The energy field collapsed, and with it, so did the wormhole.

Nigel was reaching out towards the viewscreen, mid-stride.

All at once, space expanded, in front of and behind Nigel. The Hrethel was still in the middle of the wormhole. The stern was still at the anand. The bow had only just touched the zenand. Everything in between was being stretched. A metal object the size of a yacht was stretched farther than any elastic material had ever stretched.

Nigel’s arm was moving away from him.
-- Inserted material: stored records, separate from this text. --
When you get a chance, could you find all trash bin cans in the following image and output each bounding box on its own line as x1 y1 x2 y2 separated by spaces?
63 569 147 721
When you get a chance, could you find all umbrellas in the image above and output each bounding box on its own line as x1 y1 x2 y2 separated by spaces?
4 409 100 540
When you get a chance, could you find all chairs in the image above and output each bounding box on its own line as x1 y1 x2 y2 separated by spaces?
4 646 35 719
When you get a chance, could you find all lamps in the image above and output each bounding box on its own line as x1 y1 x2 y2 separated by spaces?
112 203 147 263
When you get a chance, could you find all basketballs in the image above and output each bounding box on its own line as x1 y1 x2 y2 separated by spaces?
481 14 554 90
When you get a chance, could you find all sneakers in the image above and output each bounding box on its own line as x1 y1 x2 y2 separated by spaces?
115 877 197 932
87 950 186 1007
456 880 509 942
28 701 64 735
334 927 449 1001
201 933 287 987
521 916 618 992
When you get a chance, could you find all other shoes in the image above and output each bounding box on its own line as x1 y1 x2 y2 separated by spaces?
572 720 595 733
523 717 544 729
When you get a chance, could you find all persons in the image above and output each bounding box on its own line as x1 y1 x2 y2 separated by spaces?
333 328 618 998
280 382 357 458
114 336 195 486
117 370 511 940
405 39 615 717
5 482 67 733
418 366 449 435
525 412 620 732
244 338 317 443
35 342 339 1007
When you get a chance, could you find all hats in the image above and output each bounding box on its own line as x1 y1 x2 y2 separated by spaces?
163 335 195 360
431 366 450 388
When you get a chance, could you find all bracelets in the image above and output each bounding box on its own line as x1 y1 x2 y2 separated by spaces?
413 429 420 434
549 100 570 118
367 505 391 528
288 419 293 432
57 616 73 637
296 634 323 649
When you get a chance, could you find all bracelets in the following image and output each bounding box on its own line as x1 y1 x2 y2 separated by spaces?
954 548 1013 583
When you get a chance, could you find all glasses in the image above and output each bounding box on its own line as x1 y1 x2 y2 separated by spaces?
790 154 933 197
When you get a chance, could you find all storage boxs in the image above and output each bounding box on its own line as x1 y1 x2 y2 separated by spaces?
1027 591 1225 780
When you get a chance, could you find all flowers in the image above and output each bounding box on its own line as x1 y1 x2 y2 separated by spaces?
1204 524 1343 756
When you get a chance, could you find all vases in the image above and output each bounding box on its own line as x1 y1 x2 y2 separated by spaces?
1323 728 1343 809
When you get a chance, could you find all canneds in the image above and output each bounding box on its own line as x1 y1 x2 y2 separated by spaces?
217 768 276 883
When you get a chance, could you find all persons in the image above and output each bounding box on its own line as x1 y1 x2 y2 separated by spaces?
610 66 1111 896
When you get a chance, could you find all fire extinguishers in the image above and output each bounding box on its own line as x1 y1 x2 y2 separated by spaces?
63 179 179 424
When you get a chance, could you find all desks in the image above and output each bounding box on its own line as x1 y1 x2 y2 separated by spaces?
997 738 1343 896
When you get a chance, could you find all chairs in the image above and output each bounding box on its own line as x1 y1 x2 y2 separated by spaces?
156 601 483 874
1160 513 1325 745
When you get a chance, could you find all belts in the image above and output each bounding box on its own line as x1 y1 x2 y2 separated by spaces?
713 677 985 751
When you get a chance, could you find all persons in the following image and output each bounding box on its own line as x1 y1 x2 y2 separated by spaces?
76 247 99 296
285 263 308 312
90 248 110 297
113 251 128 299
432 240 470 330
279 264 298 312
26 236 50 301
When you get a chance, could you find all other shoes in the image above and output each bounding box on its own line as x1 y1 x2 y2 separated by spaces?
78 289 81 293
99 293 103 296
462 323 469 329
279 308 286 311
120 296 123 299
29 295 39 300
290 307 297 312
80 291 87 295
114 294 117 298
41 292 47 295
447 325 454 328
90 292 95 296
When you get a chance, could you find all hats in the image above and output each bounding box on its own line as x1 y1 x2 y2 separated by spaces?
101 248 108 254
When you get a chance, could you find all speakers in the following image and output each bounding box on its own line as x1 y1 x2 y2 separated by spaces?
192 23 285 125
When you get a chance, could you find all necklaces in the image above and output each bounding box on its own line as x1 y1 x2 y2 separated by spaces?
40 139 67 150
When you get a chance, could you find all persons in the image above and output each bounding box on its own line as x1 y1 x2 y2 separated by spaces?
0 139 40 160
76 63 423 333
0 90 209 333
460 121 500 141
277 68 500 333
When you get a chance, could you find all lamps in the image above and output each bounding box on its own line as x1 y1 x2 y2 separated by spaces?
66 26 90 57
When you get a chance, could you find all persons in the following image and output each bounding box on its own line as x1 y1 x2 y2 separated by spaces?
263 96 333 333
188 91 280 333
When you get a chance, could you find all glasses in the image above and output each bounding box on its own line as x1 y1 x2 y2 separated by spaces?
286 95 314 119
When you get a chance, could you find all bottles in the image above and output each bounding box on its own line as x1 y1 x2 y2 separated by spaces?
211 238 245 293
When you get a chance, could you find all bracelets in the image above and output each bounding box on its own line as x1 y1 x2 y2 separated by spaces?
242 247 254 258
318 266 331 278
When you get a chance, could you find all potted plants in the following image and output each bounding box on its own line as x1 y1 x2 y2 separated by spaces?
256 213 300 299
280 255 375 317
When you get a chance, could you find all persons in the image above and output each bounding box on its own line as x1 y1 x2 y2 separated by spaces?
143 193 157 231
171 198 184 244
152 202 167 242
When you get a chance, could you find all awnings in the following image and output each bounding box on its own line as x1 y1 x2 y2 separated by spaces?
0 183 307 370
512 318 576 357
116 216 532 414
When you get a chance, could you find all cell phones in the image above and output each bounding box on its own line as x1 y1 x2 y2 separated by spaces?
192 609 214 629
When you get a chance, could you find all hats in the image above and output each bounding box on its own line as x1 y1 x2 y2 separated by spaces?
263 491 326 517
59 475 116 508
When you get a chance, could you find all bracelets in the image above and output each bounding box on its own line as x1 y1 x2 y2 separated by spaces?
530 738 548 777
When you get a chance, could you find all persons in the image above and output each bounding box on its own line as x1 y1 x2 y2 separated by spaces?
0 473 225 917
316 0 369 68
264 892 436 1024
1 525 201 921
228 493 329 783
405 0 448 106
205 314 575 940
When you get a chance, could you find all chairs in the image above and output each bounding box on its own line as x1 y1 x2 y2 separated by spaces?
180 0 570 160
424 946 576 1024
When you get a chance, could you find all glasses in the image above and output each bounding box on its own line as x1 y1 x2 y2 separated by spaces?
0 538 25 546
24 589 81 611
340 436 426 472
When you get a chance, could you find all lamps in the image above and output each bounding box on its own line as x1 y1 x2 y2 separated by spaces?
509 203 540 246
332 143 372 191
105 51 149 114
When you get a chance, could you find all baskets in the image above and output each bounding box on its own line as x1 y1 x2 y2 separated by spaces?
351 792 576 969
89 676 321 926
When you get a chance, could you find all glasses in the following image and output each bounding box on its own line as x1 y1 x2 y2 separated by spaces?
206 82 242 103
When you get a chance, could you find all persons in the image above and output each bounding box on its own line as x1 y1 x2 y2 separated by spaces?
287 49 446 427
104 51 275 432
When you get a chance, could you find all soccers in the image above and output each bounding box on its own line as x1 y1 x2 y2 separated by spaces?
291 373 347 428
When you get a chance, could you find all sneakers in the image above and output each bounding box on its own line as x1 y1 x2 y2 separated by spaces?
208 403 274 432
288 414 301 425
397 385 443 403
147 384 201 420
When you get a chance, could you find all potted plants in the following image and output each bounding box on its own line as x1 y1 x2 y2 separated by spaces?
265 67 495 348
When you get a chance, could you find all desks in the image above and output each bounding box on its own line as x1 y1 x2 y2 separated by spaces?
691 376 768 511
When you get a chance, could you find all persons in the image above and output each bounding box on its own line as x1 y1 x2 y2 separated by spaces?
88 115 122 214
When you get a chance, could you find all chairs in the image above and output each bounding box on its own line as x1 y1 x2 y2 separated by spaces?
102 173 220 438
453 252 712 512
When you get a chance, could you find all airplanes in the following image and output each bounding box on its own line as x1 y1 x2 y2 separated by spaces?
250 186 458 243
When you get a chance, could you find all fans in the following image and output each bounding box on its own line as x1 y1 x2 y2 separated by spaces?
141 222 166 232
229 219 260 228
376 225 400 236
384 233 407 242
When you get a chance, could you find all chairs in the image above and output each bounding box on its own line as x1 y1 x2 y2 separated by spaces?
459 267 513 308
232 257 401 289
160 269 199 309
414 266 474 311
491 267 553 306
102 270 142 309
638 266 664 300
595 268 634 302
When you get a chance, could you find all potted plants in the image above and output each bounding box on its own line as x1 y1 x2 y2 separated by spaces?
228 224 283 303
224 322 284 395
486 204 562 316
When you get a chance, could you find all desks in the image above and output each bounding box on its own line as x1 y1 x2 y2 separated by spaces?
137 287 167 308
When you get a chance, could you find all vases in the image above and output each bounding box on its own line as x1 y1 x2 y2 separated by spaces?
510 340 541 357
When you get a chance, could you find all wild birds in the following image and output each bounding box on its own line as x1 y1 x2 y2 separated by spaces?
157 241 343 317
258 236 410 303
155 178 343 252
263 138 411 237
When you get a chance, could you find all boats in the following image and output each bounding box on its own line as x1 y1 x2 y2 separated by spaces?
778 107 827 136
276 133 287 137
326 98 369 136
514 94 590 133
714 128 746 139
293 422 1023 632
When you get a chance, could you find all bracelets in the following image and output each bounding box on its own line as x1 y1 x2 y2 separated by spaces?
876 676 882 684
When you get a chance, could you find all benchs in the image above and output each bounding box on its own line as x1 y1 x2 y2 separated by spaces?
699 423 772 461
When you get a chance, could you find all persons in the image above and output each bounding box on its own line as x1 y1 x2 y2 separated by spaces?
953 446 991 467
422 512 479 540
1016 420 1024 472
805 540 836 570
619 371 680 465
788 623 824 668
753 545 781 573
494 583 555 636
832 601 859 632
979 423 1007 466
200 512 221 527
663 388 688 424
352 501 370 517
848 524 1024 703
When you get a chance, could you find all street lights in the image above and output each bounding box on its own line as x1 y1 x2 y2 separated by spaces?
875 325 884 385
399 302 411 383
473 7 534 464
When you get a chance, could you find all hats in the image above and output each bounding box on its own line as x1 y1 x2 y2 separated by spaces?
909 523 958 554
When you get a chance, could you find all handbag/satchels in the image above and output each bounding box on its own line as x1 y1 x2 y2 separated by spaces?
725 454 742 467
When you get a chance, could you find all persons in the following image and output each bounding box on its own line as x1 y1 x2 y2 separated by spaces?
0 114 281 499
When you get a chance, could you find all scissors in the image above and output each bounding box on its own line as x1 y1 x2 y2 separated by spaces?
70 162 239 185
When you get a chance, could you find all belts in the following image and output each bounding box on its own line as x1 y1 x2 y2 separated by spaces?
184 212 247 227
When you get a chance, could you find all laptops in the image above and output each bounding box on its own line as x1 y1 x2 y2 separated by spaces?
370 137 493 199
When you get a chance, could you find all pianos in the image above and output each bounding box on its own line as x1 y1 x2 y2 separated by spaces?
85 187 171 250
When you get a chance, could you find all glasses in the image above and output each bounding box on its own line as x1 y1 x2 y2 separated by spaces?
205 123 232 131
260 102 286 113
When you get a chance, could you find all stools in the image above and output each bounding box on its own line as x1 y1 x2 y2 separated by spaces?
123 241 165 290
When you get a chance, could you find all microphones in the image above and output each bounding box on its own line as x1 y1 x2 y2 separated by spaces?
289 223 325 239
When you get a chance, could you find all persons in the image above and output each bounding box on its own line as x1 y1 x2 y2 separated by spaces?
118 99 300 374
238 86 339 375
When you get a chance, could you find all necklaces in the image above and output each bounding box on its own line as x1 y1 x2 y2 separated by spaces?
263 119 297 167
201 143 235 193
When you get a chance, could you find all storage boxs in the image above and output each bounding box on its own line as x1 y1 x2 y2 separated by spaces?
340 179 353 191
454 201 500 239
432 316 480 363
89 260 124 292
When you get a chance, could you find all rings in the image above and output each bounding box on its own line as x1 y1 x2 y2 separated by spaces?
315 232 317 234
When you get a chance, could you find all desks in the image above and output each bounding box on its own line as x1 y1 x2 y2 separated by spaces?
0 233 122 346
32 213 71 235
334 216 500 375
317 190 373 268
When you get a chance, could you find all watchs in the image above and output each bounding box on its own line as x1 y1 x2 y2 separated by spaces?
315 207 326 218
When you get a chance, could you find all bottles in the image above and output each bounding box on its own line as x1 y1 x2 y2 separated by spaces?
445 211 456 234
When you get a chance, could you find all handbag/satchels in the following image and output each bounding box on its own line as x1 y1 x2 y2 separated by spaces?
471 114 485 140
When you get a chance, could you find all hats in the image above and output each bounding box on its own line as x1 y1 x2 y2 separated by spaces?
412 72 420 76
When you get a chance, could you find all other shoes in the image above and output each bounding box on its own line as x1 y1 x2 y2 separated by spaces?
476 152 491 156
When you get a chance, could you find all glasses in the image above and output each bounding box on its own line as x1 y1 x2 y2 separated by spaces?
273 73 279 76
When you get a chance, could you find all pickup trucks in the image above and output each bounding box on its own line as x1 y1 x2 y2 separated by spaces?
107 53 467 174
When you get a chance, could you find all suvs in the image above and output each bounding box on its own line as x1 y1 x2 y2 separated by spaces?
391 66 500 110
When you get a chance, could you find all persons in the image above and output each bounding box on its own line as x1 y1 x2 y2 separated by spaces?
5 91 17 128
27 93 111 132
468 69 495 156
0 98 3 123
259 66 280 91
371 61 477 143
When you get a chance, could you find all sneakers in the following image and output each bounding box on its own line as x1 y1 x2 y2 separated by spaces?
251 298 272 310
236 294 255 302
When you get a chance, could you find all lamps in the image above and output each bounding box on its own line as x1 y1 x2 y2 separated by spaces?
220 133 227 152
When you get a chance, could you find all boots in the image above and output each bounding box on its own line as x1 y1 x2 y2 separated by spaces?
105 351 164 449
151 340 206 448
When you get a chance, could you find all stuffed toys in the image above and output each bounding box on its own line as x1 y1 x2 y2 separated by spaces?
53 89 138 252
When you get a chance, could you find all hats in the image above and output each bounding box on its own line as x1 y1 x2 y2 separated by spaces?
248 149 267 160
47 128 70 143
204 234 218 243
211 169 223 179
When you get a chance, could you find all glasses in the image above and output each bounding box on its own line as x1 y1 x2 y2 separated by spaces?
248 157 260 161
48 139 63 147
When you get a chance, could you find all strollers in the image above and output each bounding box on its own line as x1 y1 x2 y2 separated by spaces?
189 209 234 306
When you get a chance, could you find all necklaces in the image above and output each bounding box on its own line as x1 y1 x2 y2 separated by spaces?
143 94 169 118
His fingers were vanishing down a blurred hallway that seemed to shrink before him. The viewscreen shattered, and air began to rush out.

The lights hadn’t even begun to dim yet. There would be no sparks, no time for panic. Nigel wouldn’t even feel the vacuum.

One second remained.

The hull of the ship looked like taffy. It spread thinner and thinner, bolts snapping free. Somewhere at the center of the Hrethel, a dying fuel cell began to leak.

Nigel’s feet were lightyears away. His arm was a thin strand of red flesh that turned to vapor as it was dashed across the gaping void. Electrons were still firing through his nervous system, but they didn’t reach his brain in time, because of the incredible distance they would have to travel along Nigel’s spine. The bones were no longer there, and neither was the flesh or the blood. A thin, crystalline dust across the Orion belt constituted Nigel’s breakfast.

By the time that his skull had fractured and been torn asunder, Nigel’s brain was dethreaded into single strands of neurons, untangled in the fashion of the Gordian Knot.

Two seconds ended, and it was as though Nigel, the Hrethel, and all of its crew and cargo seemed to vanish. Without a black box that could survive the breakdown, nobody ever knew what happened to them. They were considered missing, presumed dead. For hundreds of years, human explorers dreamed they would find the lost ship on some strange planet, or drifting through an unknown galaxy.